Published: 17th July 2020
You have money to go to court, but not to buy a laptop?: Panchayat members ask Kerala Dalit family, after court rules in their favour
Two weeks ago, the Kerala High Court had asked the Nedunkandam panchayat to issue laptops to Dalit sisters Anakha and Ardra
On June 30, the High Court of Kerala had heard a writ petition filed by two sisters Anakha Babu and Ardra Babu. Hailing from a poor Dalit family in Nedunkandam in Idukki, the duo had been running from pillar to post for the last two years, to get two laptops approved by the panchayat, which they were entitled to under the Scheduled Caste Laptop scheme. The court had ruled in their favour, asking the panchayat to issue separate laptops to both sisters, within five weeks. However, the family now says that the panchayat is still delaying the delivery of laptops.
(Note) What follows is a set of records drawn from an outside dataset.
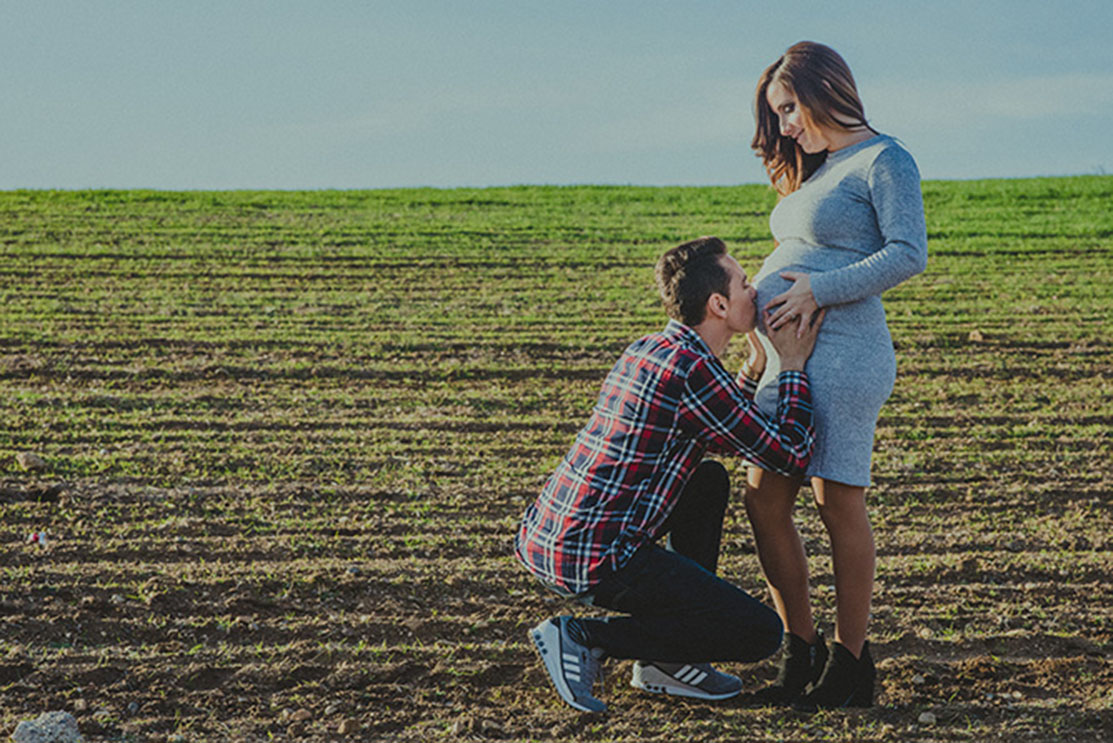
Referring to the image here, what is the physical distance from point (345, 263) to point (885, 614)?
9.77m

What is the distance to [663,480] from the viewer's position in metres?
3.30

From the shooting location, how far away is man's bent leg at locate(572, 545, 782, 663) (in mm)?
3291

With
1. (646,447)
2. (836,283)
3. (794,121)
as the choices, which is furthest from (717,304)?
(794,121)

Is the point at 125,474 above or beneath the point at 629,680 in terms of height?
above

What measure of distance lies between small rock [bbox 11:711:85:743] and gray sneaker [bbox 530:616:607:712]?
56.1 inches

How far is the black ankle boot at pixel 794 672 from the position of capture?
350 cm

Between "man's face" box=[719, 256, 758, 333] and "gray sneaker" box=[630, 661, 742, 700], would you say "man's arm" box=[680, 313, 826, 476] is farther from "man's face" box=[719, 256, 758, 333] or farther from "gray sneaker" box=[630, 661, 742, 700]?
"gray sneaker" box=[630, 661, 742, 700]

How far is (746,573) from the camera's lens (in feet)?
15.5

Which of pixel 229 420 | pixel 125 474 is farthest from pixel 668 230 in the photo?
pixel 125 474

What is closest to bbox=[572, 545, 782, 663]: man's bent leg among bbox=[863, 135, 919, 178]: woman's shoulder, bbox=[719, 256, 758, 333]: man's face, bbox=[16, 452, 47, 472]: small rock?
bbox=[719, 256, 758, 333]: man's face

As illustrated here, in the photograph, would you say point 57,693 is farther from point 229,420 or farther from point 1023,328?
point 1023,328

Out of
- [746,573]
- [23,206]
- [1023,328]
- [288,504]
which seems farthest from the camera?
[23,206]

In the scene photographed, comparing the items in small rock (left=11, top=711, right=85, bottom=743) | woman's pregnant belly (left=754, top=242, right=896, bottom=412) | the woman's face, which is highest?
the woman's face

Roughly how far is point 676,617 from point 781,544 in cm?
40
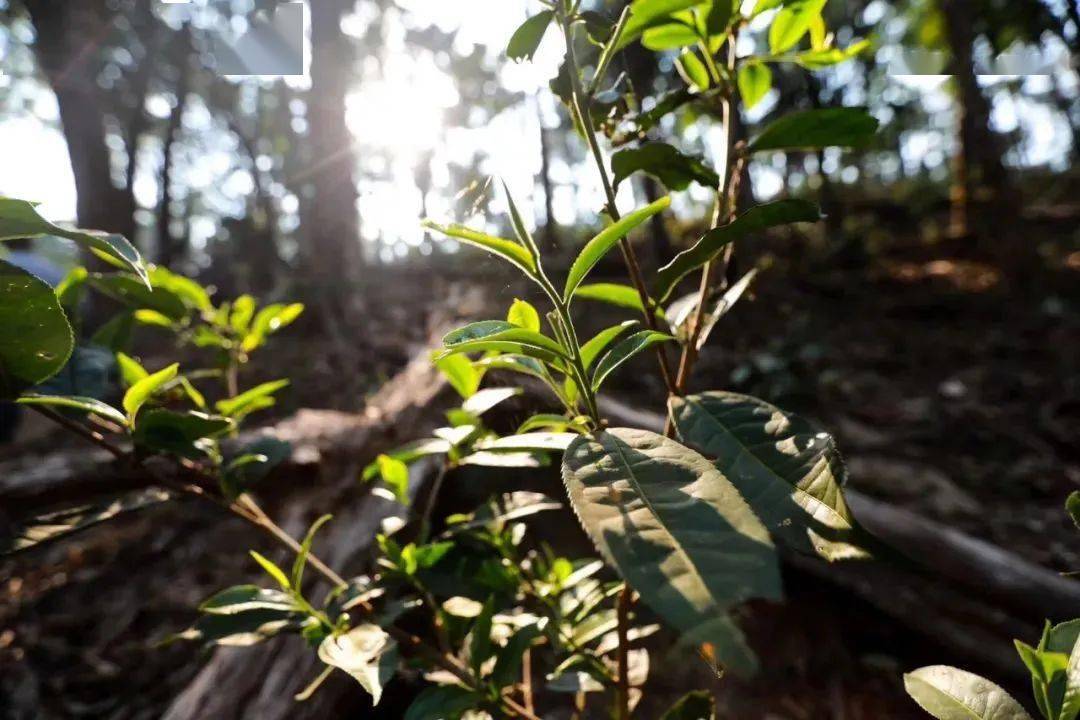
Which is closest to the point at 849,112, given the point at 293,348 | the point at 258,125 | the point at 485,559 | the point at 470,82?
the point at 485,559

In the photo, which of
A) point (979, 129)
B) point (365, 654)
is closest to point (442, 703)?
point (365, 654)

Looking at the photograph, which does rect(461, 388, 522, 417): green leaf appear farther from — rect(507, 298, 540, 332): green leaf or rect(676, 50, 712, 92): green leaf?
rect(676, 50, 712, 92): green leaf

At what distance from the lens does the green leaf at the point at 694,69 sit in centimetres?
75

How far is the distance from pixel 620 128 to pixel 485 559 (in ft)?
2.14

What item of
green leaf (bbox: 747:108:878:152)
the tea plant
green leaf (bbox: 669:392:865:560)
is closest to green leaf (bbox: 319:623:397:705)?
the tea plant

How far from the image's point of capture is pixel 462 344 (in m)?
0.51

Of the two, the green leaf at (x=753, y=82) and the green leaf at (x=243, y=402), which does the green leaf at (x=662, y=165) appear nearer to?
the green leaf at (x=753, y=82)

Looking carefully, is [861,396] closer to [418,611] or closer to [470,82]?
[418,611]

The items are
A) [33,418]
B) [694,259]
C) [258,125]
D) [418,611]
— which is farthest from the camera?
[258,125]

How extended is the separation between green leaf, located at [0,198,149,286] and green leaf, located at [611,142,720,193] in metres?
0.51

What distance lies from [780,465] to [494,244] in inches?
12.9

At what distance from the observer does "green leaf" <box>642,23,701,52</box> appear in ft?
2.32

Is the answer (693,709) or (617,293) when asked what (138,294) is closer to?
(617,293)

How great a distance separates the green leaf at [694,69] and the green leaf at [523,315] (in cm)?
40
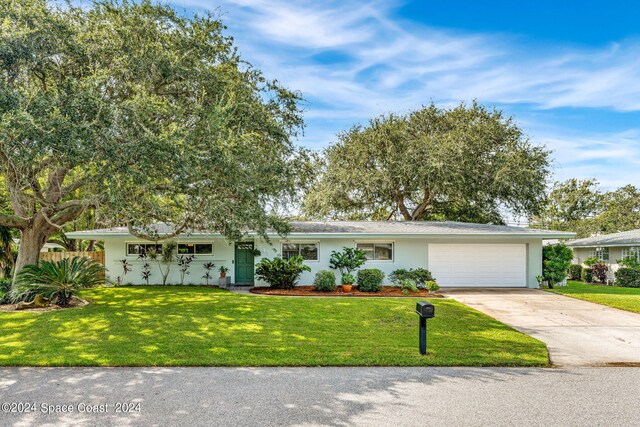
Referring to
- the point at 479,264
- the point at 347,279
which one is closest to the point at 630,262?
the point at 479,264

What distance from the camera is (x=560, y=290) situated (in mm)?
15258

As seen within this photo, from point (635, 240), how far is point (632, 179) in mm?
24137

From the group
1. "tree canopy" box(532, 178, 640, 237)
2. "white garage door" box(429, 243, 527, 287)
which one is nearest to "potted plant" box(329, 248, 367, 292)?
"white garage door" box(429, 243, 527, 287)

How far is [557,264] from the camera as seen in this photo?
1589cm

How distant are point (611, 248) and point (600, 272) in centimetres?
166

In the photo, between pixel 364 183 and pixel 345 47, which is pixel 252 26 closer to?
pixel 345 47

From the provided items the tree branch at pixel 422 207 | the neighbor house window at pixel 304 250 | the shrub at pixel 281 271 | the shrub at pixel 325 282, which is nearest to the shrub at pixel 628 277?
the tree branch at pixel 422 207

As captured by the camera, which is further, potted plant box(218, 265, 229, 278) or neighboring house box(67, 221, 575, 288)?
potted plant box(218, 265, 229, 278)

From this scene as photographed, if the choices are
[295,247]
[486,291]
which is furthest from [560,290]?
[295,247]

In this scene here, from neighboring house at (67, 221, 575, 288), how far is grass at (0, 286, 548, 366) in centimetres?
425

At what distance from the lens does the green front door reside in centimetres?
1650

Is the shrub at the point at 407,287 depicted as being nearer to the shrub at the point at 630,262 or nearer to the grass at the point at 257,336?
the grass at the point at 257,336

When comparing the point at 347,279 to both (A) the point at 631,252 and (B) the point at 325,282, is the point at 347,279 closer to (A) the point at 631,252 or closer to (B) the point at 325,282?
(B) the point at 325,282

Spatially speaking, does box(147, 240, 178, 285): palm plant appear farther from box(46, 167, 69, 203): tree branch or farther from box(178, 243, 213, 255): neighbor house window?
box(46, 167, 69, 203): tree branch
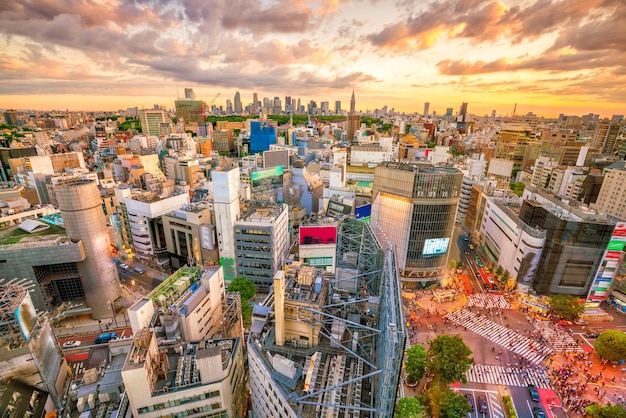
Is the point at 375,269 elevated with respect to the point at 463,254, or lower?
elevated

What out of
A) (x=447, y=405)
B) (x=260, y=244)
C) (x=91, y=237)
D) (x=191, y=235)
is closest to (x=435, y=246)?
(x=447, y=405)

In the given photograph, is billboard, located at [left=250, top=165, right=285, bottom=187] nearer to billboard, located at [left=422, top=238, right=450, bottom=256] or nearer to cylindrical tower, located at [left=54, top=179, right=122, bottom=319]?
cylindrical tower, located at [left=54, top=179, right=122, bottom=319]

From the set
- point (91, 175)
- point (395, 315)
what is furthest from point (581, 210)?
point (91, 175)

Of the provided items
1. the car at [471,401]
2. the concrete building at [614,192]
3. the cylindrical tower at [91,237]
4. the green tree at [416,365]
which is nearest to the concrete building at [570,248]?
the car at [471,401]

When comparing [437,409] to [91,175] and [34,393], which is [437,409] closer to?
[34,393]

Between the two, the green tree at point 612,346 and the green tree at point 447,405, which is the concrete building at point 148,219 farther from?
the green tree at point 612,346

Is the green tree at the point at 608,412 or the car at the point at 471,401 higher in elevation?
the green tree at the point at 608,412

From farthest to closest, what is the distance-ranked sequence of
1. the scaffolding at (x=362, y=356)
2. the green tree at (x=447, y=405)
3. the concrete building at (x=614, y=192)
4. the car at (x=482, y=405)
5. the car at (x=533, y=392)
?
the concrete building at (x=614, y=192) < the car at (x=533, y=392) < the car at (x=482, y=405) < the green tree at (x=447, y=405) < the scaffolding at (x=362, y=356)
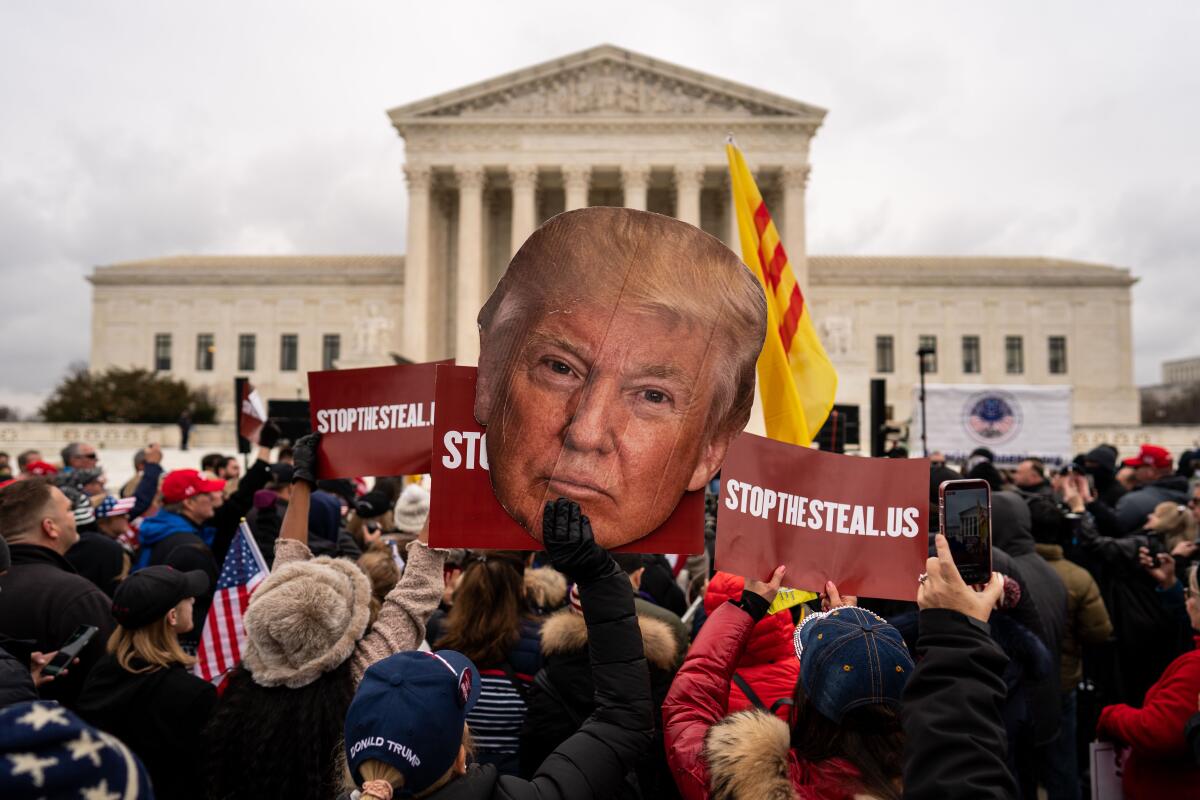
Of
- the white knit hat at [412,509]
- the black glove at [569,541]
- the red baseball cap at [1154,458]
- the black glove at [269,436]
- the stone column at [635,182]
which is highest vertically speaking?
the stone column at [635,182]

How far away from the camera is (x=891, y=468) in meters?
2.96

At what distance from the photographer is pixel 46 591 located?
3.65 m

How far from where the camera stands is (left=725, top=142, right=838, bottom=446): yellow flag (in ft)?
14.3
The judgment reads, "There shall not be any further delay in providing laptops to the petitioners herein, who belongs to SC/ST community, and especially in view of the COVID-19 pandemic issues, most of the educational institutions are following the online method and as the petitioners cannot financially afford to purchase such equipment, it shall be ensured by respondents 1 and 2 (the village panchayat and the panchayat secretary) that steps are immediately taken with the KELTRON to get the laptops and such laptops shall be provided to the petitioners herein within five weeks from the date of production of a certified copy of the judgment."
Two weeks later, Anakha and her mother Rajani allege mental harassment and insult from the panchayat members who told them that providing the laptop is not their responsibility and can deliver it only when KELTRON (Kerala State Electronics Development Corporation) delivers it. In an audio recording shared with us, a panchayat member is heard asking Rajani, "Didn't you go to the court? Where did you get the money to file a case and pay the lawyer?" The member goes on to say, "You could have used the money to buy your own laptops. No one is stopping you from doing that. There is no point in asking us. We don't know anything."
When we spoke to Anakha two weeks back, she was elated with the judgment. A student of Sree Shankaracharya University of Sanskrit, she told us how she had submitted her final year Master's project through a friend's old laptop, which would hang constantly and a few keys also did not work. "My family cannot afford to buy a laptop. My father is a daily wage labourer and my mother is ill. Our house too isn't in good condition," she then said. Her sister Ardra is a student of physiotherapy. They had first applied for laptops in 2018.
However, right now, this 22-year-old does not know what to do. "I had filed the writ through the NGO Dhisha, of which I am a part. It paid the lawyer Rs 2,000 for the writ. I do not have the money to buy a laptop," she says. "This is unfair," says Rajani. "After two years of struggle and a favourable judgment, the panchayat is being evasive. They are furious that we approached the court. But, that was our last resort," she says.